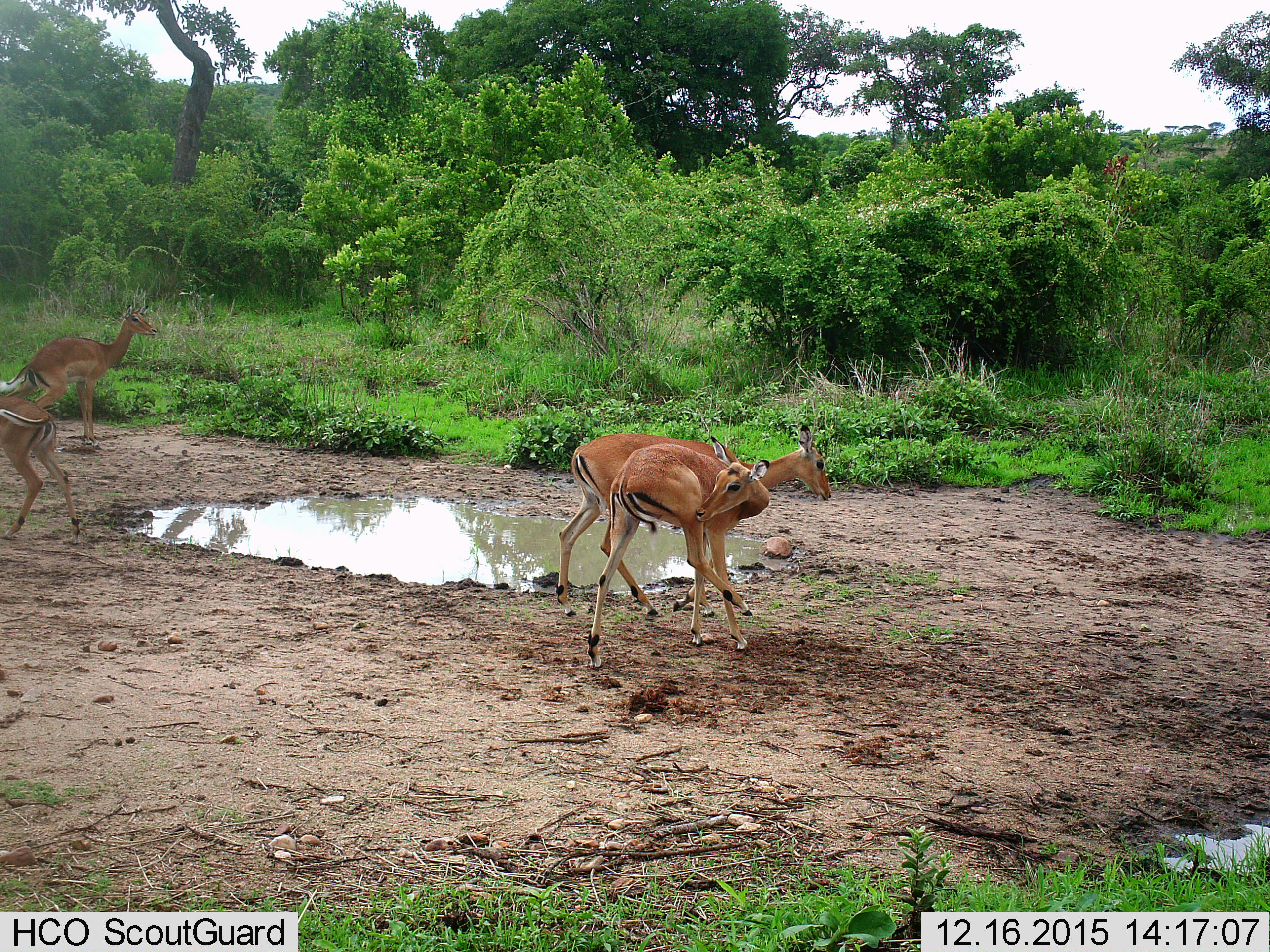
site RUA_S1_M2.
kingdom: Animalia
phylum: Chordata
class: Mammalia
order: Artiodactyla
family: Bovidae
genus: Aepyceros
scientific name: Aepyceros melampus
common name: impala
Impala (Aepyceros melampus), count 4. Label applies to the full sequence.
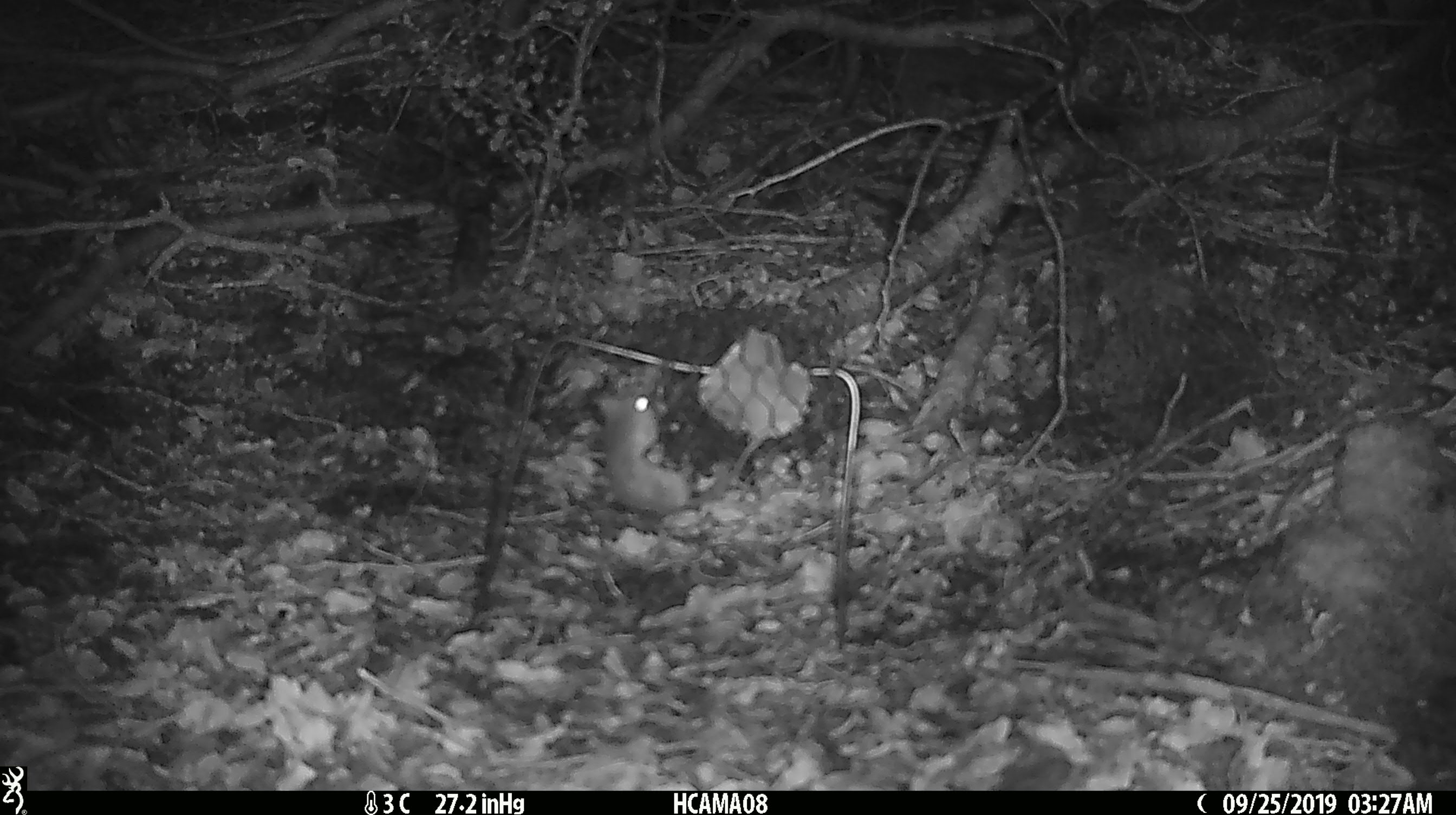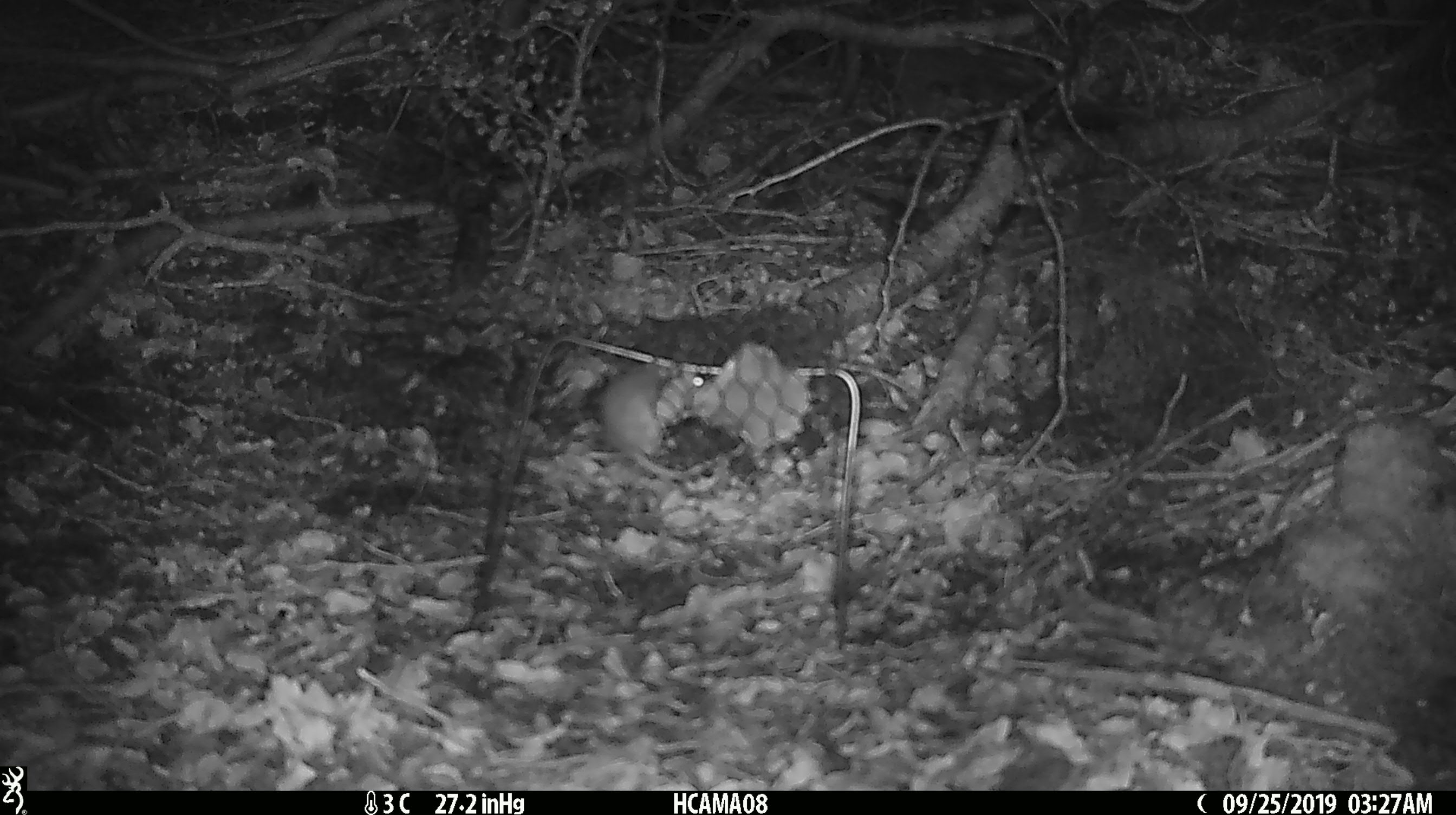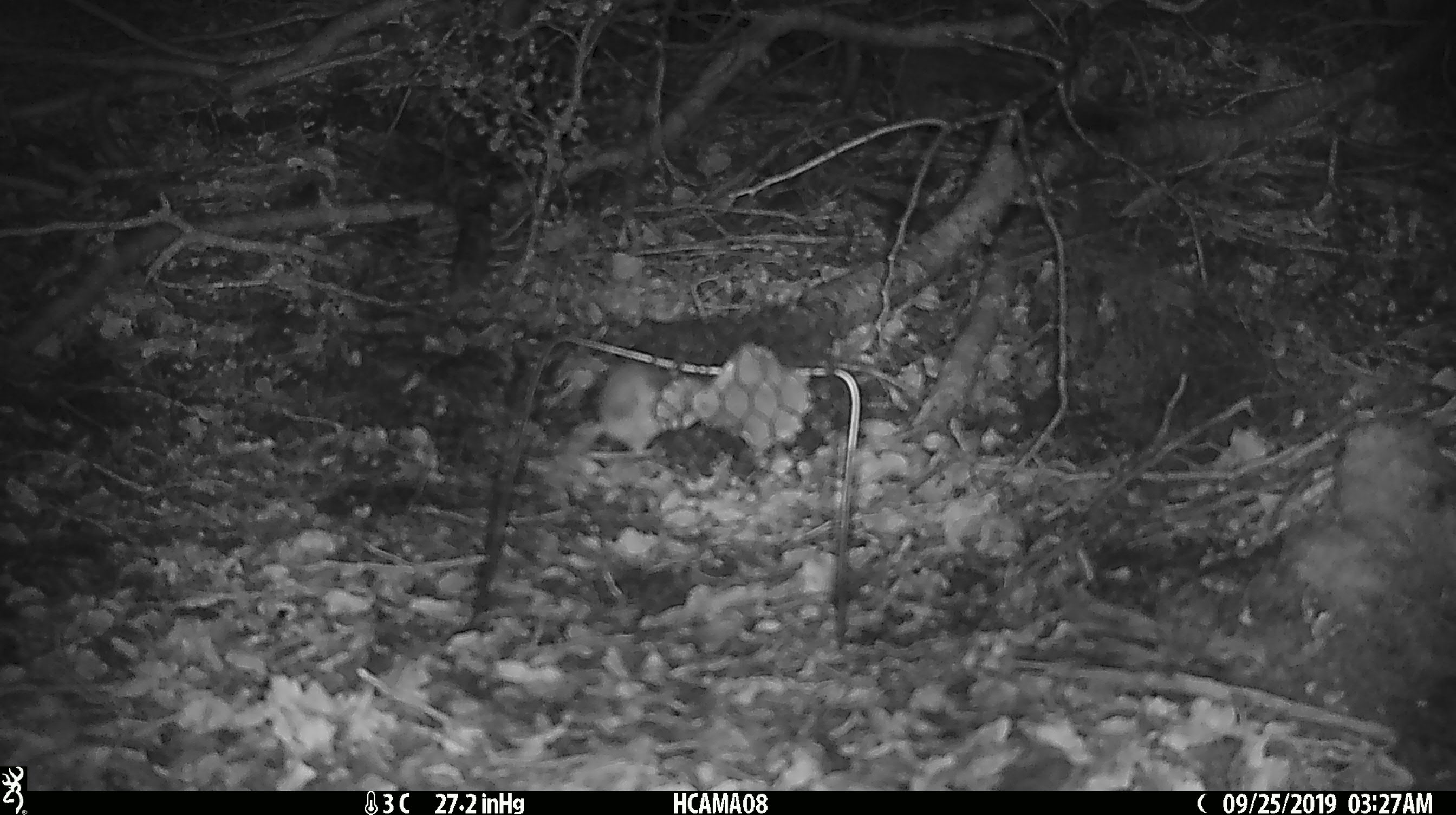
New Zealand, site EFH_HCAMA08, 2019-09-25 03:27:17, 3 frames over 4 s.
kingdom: Animalia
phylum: Chordata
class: Mammalia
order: Rodentia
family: Muridae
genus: Mus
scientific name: Mus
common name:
※
**EXERCISE DESCRIPTION**
Lines from the one containing "New Zealand, site" through the last line of the data above are the only output wanted; restate them exactly.

**TASK OUTPUT**
New Zealand, site EFH_HCAMA08, 2019-09-25 03:27:17, 3 frames over 4 s.
kingdom: Animalia
phylum: Chordata
class: Mammalia
order: Rodentia
family: Muridae
genus: Mus
scientific name: Mus
common name:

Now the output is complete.